Modulation of endotoxin lethality in mice by hydrazine sulfate.

R Silverstein 1, C A Christoffersen 1, D C Morrison 1
PMCID: PMC313843  PMID: 2731984

Abstract

Although the precise mechanism of endotoxin lethality has yet to be defined, it is well recognized that the amount of hepatic phosphoenolpyruvate carboxykinase is reproducibly and significantly reduced after challenge with endotoxin. Hydrazine has been shown to be a specific inhibitor of gluconeogenesis, causing a metabolic crossover at the step catalyzed by phosphoenolpyruvate carboxykinase. More recently, it has also been shown that hydrazine sulfate may be of potential therapeutic value against cancer cachexia.
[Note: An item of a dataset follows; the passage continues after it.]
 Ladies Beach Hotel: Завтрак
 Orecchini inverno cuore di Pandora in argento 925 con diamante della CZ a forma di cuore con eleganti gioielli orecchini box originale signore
The experiments described in this paper demonstrate that treatment of CF1 mice with hydrazine sulfate 5 h prior to challenge with endotoxin from Salmonella enteritidis significantly improved survival. Furthermore, such treatment counteracted the drop in hepatic phosphoenolpyruvate carboxykinase activity in isolated cytosol otherwise evident at 6 h and 12 h after endotoxin challenge. Despite this, there was no corresponding improvement in the plasma glucose, measured at 6, 12, and 24 h following endotoxin challenge. It is suggested that the endogenous response to the metabolic crossover initiated by hydrazine may contribute to the protection. The response to hydrazine sulfate has yet to be fully elaborated but does include the increase in phosphoenolpyruvate carboxykinase activity. In contrast with the protection seen upon hydrazine sulfate pretreatment, injecting a corresponding dose of hydrazine sulfate after the endotoxin resulted in more fatalities.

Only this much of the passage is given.